● TEXT PROVIDED
1. **Literature search** (most reliable): `PubMed_search_articles(query="miR-21 target validation luciferase")`
2. **Cross-references**: `miRBase_get_mirna_xrefs(accession="MIMAT0000076")` — may link to external target databases
3. **Known targets for well-studied miRNAs**: Use the reference table below, then validate via STRING/Reactome
4. **For novel miRNAs**: Search PubMed for "[miRNA] target" and extract validated targets from papers

Well-studied miRNA targets (for common oncomiRs/tumor suppressors):
- **miR-21**: PTEN, PDCD4, TPM1, RECK, SPRY1, SPRY2, BTG2
- **miR-155**: SOCS1, SHIP1, AID, TP53INP1
- **miR-122**: SLC7A1, ADAM17 (also HCV IRES cofactor)

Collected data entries

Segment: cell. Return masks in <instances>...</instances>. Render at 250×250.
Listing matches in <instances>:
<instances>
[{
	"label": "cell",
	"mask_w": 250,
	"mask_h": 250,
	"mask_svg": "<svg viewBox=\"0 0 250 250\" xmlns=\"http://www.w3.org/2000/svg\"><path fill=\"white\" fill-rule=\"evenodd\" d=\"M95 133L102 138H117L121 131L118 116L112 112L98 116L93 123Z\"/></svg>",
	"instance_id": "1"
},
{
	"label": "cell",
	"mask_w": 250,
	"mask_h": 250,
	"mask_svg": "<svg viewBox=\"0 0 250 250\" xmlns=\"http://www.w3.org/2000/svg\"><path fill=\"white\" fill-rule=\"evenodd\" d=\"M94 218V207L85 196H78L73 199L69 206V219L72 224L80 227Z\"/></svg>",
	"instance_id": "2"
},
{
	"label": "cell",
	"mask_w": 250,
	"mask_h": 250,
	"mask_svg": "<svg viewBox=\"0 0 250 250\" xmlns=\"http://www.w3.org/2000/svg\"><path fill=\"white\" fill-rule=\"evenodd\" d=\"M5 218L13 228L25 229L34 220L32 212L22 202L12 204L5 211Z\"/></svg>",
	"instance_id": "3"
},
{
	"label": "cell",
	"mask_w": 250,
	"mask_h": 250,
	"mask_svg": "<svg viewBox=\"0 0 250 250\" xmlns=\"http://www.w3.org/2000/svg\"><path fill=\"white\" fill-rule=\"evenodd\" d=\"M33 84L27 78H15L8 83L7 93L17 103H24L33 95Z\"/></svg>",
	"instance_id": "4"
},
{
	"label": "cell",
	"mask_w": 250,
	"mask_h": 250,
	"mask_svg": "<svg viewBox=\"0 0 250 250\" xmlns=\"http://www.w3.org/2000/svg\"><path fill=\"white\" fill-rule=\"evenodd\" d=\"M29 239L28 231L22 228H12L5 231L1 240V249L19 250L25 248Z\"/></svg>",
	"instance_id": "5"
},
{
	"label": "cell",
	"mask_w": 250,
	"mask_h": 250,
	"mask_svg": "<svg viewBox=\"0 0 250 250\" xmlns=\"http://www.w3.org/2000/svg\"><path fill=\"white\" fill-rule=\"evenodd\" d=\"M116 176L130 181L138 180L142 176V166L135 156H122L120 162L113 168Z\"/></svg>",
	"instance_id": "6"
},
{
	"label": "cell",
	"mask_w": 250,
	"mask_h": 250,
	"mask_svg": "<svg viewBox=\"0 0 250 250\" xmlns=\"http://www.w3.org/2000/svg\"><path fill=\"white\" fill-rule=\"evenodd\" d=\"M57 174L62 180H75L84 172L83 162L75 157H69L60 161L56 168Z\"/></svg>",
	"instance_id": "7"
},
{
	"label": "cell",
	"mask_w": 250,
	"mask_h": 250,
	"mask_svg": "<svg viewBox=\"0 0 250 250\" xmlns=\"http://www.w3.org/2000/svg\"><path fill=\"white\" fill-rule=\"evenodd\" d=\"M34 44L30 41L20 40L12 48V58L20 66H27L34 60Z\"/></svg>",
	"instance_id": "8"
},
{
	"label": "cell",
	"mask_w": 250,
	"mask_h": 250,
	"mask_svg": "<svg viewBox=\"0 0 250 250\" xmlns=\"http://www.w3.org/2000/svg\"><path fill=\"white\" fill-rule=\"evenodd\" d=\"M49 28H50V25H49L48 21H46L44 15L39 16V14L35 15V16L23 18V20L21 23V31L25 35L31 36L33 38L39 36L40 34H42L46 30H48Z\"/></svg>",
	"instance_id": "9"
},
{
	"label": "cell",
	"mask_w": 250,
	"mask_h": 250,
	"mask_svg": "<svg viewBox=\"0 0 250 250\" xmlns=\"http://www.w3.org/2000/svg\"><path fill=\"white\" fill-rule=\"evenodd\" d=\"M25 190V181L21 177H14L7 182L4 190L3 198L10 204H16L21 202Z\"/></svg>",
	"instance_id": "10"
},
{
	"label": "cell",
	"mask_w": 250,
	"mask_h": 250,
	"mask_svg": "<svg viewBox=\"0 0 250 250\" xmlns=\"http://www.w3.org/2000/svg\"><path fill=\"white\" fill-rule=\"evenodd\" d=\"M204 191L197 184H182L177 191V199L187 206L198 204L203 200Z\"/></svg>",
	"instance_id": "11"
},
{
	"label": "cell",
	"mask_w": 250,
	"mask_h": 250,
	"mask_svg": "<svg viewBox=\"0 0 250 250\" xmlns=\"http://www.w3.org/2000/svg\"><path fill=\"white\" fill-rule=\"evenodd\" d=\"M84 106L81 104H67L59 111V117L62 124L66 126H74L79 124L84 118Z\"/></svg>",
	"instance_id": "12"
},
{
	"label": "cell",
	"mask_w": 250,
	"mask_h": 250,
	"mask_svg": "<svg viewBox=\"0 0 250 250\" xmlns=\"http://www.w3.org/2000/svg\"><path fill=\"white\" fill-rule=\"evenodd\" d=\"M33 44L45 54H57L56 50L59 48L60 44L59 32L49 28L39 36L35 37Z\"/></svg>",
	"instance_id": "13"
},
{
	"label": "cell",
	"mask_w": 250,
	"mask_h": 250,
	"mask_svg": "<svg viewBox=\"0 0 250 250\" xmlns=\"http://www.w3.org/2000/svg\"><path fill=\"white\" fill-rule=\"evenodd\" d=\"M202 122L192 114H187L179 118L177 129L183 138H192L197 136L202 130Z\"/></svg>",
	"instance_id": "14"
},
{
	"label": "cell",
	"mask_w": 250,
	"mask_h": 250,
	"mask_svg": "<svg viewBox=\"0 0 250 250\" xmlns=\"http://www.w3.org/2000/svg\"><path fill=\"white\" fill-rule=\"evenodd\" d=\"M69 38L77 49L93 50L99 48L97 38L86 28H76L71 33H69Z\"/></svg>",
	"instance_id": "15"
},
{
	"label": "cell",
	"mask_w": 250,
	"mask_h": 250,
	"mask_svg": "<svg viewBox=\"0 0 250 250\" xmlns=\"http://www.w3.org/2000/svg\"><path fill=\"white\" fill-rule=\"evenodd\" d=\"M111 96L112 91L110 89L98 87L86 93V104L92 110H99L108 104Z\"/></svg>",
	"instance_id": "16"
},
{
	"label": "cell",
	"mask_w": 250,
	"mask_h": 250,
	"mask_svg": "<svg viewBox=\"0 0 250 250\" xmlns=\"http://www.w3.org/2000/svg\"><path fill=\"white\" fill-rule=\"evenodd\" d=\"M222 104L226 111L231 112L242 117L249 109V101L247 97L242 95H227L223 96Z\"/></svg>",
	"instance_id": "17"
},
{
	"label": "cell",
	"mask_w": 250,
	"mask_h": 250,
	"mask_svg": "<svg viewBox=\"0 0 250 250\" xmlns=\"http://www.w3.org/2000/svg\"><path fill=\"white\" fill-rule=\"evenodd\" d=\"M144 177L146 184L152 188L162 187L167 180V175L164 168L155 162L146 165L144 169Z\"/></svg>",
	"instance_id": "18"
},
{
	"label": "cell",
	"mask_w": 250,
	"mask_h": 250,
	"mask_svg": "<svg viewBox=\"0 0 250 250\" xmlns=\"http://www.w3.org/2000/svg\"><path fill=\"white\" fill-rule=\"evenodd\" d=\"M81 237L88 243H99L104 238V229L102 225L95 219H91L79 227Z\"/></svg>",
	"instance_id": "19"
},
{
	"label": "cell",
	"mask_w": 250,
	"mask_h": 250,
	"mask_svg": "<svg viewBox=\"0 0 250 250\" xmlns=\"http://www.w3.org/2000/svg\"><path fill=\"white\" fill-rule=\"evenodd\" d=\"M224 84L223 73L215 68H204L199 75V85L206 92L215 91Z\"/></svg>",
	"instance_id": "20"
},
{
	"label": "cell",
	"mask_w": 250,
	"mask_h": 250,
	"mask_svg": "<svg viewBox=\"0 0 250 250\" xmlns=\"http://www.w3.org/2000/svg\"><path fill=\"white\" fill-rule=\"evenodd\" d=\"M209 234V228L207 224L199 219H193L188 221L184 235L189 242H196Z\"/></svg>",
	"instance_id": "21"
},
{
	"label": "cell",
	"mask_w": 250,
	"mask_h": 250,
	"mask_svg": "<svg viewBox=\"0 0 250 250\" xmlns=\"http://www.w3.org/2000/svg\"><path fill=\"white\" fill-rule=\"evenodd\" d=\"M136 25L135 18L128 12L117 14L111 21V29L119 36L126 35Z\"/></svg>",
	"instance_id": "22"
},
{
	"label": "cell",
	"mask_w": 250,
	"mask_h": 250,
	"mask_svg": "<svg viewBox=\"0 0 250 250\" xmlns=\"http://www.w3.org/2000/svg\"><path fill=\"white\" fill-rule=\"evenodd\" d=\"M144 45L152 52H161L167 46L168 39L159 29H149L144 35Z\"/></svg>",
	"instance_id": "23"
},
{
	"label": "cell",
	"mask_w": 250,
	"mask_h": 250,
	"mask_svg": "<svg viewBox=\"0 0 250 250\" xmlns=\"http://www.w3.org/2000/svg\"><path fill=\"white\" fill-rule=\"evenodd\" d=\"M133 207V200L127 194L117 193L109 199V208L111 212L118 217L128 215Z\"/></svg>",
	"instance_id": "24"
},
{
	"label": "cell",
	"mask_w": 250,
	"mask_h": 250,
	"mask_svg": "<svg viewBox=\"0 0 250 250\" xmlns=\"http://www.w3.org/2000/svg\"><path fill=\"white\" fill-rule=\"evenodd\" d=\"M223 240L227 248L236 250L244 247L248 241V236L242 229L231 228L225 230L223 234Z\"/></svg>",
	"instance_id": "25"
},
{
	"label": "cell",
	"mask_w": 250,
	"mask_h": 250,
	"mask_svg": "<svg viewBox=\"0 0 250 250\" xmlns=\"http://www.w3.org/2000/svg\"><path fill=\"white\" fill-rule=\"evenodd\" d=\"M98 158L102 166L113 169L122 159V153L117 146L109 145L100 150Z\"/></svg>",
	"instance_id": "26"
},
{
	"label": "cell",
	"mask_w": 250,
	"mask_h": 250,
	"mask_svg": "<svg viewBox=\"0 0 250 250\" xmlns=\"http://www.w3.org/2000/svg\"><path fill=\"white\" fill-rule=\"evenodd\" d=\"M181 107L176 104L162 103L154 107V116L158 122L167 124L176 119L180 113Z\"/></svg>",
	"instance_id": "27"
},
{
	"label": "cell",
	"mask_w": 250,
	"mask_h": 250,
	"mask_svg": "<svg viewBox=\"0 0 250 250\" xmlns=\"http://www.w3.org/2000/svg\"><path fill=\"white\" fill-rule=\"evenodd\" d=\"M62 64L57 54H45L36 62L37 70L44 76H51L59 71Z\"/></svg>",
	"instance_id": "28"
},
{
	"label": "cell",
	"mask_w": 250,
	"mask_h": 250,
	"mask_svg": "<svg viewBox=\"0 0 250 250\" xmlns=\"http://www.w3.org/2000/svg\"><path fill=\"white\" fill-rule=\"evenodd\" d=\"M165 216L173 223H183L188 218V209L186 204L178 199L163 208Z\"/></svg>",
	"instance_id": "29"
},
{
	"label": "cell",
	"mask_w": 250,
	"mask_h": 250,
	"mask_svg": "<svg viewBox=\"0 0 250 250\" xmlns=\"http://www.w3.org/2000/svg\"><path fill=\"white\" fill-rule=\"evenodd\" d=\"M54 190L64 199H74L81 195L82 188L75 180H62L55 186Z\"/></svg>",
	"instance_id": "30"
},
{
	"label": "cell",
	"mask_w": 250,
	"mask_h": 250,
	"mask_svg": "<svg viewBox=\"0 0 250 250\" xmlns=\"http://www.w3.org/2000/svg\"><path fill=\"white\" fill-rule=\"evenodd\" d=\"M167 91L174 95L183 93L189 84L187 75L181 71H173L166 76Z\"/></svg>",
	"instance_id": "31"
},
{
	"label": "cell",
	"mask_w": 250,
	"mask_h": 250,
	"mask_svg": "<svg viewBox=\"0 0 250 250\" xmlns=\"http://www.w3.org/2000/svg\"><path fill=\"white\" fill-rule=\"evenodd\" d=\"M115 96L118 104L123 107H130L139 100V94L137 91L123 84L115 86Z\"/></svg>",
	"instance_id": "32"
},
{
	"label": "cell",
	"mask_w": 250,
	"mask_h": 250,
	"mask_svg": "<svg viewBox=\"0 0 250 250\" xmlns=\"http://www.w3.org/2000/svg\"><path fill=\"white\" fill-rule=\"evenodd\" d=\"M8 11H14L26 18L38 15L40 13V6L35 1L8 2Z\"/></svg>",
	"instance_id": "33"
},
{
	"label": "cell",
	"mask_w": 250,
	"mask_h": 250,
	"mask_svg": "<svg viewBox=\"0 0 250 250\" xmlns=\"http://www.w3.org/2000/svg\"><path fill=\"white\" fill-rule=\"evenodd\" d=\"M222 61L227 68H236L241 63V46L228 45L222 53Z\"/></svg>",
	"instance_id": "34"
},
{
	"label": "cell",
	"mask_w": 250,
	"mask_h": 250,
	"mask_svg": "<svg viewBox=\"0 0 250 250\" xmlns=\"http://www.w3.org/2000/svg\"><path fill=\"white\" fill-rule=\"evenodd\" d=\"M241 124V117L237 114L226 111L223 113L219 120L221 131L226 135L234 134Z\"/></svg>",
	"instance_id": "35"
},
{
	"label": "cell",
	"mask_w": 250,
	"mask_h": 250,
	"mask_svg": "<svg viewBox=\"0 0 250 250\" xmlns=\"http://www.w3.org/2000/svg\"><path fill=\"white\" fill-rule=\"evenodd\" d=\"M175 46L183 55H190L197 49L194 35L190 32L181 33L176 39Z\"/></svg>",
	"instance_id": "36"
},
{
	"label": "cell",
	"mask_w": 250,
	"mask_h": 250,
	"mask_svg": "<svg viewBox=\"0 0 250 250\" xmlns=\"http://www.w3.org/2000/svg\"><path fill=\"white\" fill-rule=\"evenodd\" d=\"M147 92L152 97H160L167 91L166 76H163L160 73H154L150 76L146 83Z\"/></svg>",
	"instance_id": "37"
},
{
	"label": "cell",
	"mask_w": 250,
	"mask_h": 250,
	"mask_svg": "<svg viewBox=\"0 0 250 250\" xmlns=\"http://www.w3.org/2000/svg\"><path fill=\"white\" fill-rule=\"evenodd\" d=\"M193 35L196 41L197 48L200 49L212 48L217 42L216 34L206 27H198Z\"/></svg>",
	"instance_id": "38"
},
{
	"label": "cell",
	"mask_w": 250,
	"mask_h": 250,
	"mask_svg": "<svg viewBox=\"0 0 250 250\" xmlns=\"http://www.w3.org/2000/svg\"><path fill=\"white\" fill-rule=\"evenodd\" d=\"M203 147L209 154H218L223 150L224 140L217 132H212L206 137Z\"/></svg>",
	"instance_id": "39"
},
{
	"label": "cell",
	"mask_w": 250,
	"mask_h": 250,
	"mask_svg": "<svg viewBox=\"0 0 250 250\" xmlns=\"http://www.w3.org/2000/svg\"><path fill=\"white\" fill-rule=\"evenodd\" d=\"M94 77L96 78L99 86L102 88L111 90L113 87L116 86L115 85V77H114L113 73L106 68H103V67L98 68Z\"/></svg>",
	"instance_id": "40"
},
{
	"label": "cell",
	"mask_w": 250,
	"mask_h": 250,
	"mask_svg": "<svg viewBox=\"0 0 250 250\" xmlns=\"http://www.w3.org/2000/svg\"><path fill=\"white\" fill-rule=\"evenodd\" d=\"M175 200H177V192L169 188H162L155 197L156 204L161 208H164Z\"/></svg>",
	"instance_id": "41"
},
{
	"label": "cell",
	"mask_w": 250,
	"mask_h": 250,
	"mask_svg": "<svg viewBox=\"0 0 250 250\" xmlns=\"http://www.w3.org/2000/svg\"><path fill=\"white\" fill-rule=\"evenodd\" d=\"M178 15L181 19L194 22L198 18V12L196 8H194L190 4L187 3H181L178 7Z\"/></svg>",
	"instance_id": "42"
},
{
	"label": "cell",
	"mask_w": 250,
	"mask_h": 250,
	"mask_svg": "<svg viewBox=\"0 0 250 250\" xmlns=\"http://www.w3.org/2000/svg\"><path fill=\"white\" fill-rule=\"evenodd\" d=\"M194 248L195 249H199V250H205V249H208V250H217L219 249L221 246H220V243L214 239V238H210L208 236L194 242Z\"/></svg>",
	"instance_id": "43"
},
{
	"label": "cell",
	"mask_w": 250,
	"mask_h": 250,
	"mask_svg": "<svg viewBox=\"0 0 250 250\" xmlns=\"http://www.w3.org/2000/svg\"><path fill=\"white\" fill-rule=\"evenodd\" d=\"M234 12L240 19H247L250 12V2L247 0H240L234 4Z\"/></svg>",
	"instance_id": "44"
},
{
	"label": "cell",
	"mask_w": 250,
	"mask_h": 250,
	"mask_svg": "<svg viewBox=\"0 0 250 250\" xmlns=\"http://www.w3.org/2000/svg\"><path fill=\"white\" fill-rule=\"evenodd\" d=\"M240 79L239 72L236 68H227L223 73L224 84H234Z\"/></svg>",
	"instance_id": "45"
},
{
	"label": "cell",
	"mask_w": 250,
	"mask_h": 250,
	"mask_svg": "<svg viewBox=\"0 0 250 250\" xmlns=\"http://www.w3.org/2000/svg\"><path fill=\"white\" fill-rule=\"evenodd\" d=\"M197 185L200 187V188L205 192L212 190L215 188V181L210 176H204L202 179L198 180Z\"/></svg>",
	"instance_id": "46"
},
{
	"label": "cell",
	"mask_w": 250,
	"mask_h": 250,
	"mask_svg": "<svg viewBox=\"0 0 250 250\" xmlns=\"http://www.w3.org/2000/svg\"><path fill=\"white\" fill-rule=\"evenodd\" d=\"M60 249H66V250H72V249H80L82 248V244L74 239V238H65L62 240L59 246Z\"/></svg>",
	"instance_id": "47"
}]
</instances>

● PROBLEMS AND TASKS
1. In the text on finding miRNA targets, which accession is passed to miRBase_get_mirna_xrefs?
2. List every target that the text on finding miRNA targets gives for miR-21.

● EXERCISE SOLUTIONS
1. MIMAT0000076

2. PTEN, PDCD4, TPM1, RECK, SPRY1, SPRY2, BTG2